**** Record extracts ****
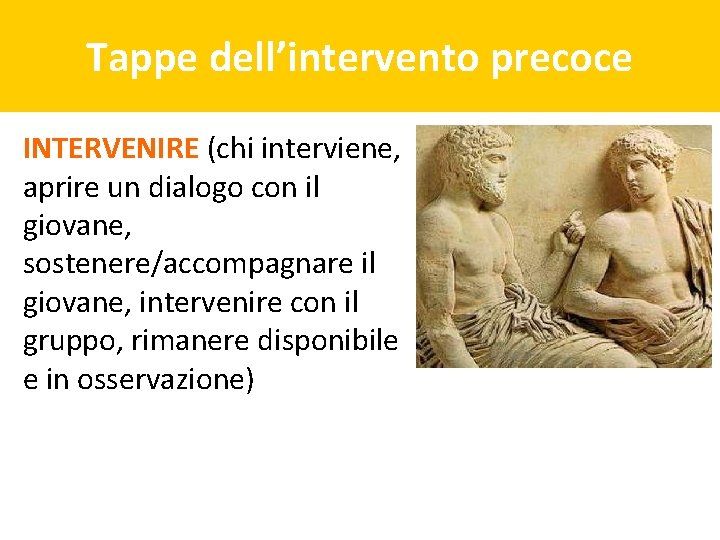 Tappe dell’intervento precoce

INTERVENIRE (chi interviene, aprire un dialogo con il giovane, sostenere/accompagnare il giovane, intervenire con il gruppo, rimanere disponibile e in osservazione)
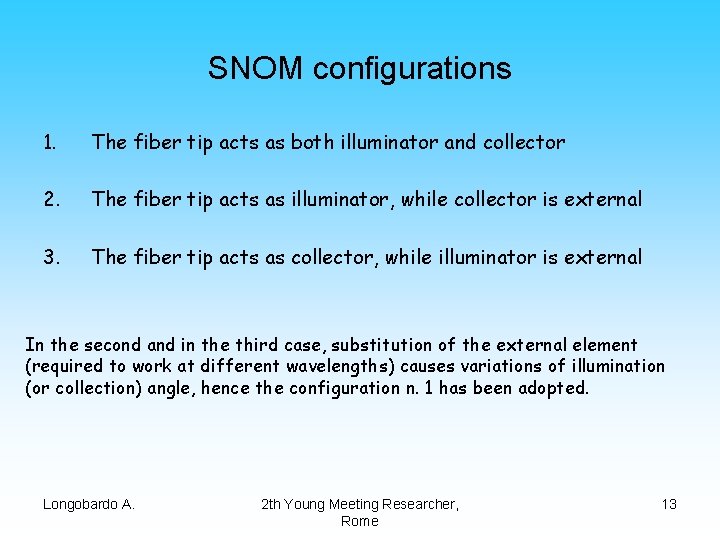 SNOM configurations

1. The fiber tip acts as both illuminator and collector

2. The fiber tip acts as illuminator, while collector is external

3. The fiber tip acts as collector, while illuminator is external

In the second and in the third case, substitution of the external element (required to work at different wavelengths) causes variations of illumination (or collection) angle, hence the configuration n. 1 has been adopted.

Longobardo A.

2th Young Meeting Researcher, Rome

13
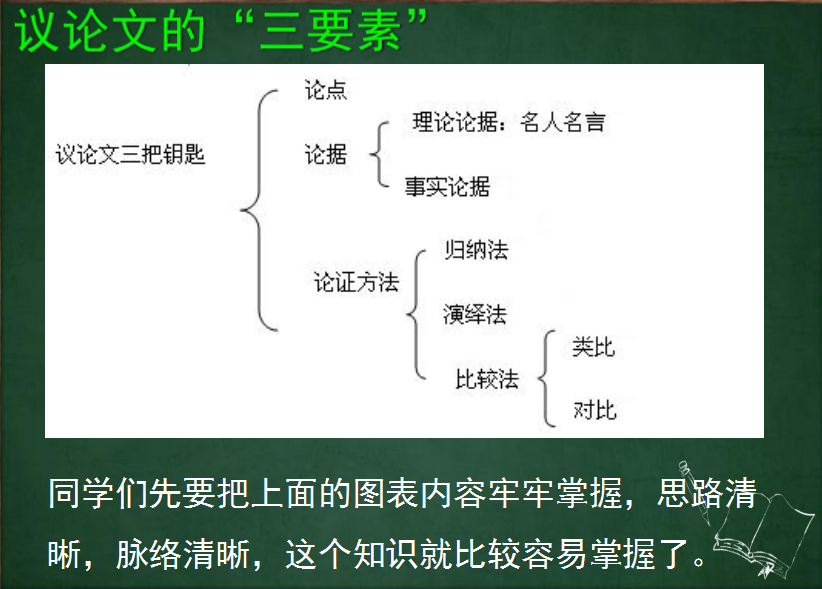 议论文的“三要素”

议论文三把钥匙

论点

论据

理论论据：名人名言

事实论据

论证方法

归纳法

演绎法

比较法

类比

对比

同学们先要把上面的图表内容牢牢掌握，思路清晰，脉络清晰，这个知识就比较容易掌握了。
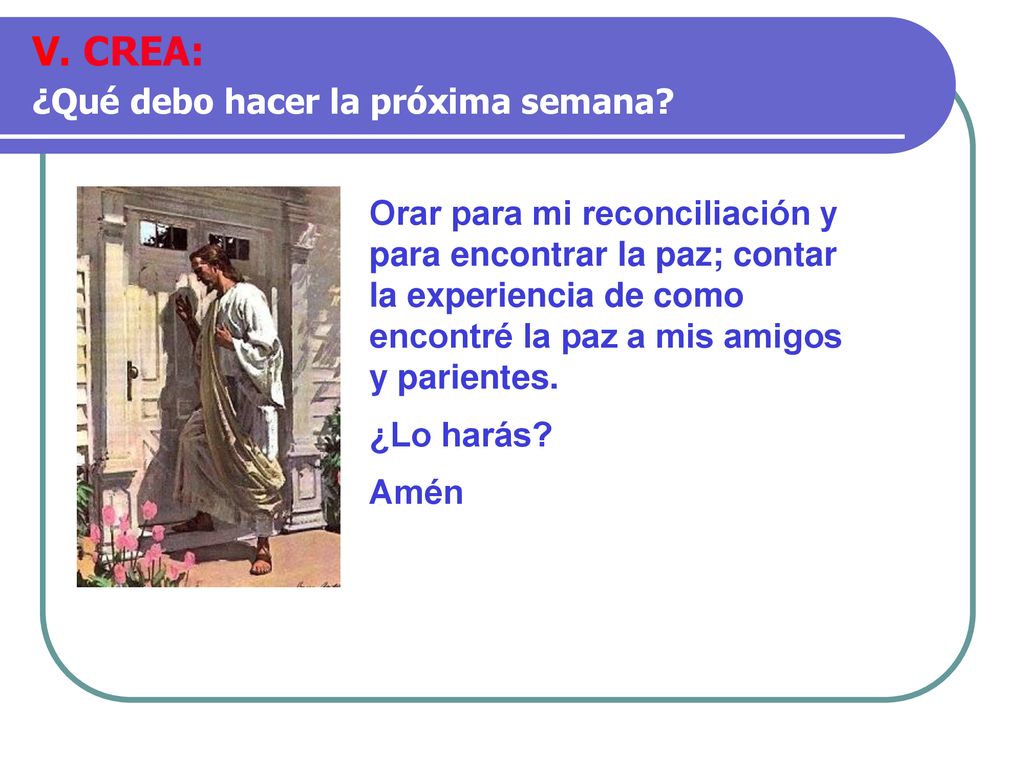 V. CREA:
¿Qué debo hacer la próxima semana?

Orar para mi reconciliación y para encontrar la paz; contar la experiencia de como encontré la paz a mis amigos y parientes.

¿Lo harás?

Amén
****
**** Record extracts ****
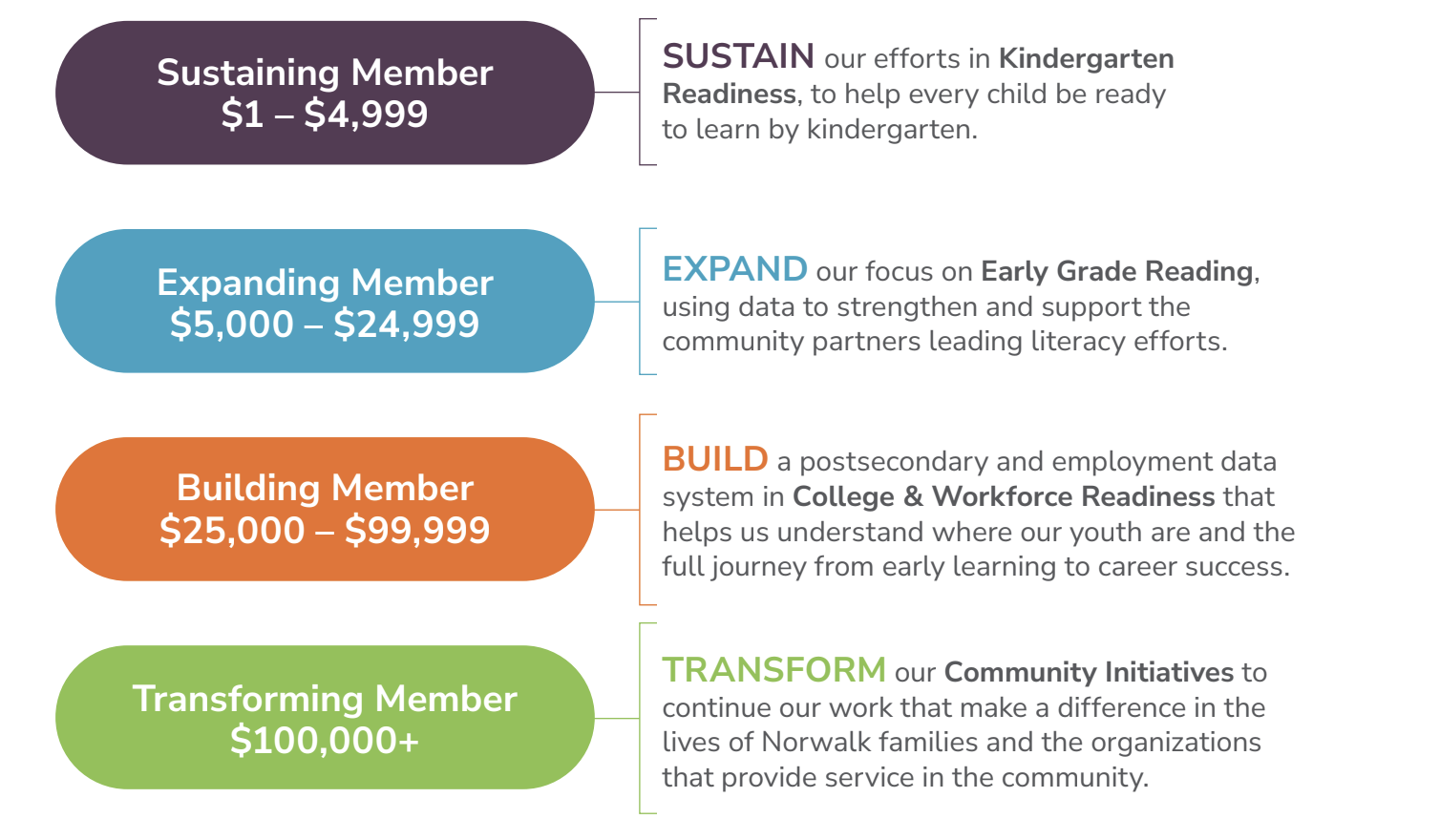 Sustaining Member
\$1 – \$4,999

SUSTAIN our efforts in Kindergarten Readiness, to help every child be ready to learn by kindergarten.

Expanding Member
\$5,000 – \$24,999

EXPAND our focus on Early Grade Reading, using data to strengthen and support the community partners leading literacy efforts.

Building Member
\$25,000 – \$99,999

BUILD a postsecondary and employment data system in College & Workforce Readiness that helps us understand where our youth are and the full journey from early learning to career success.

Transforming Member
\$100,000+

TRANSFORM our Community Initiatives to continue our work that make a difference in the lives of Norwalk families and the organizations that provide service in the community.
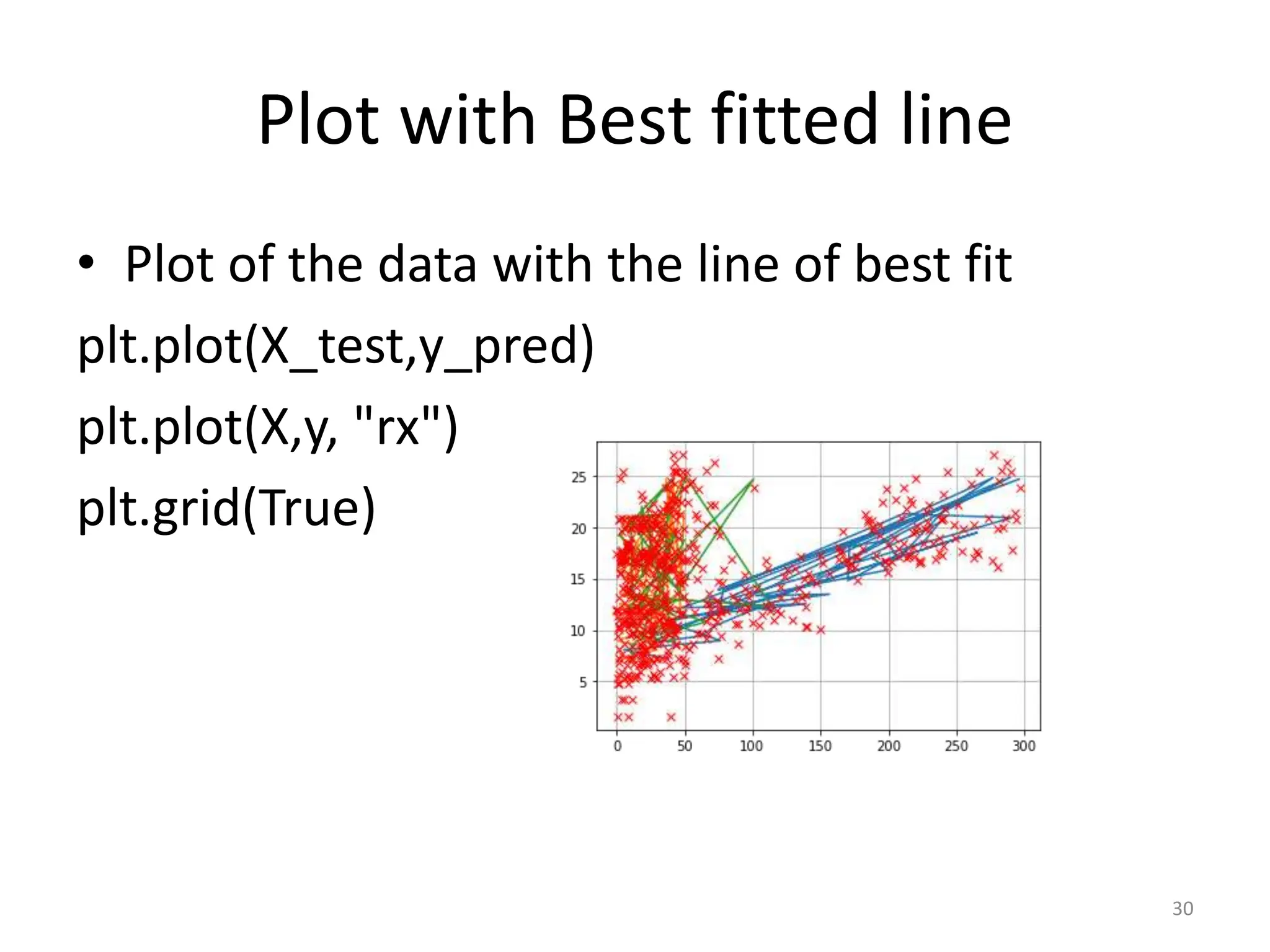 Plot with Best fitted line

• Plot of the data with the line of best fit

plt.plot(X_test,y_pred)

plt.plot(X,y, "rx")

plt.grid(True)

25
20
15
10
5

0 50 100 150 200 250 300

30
****
Pictures excluded, reproduce only the part above that opens with the line holding "Tappe dell’intervento precoce" and closes with the line holding "3. The fiber", exactly as written.

 Tappe dell’intervento precoce

INTERVENIRE (chi interviene, aprire un dialogo con il giovane, sostenere/accompagnare il giovane, intervenire con il gruppo, rimanere disponibile e in osservazione)
 SNOM configurations

1. The fiber tip acts as both illuminator and collector

2. The fiber tip acts as illuminator, while collector is external

3. The fiber tip acts as collector, while illuminator is external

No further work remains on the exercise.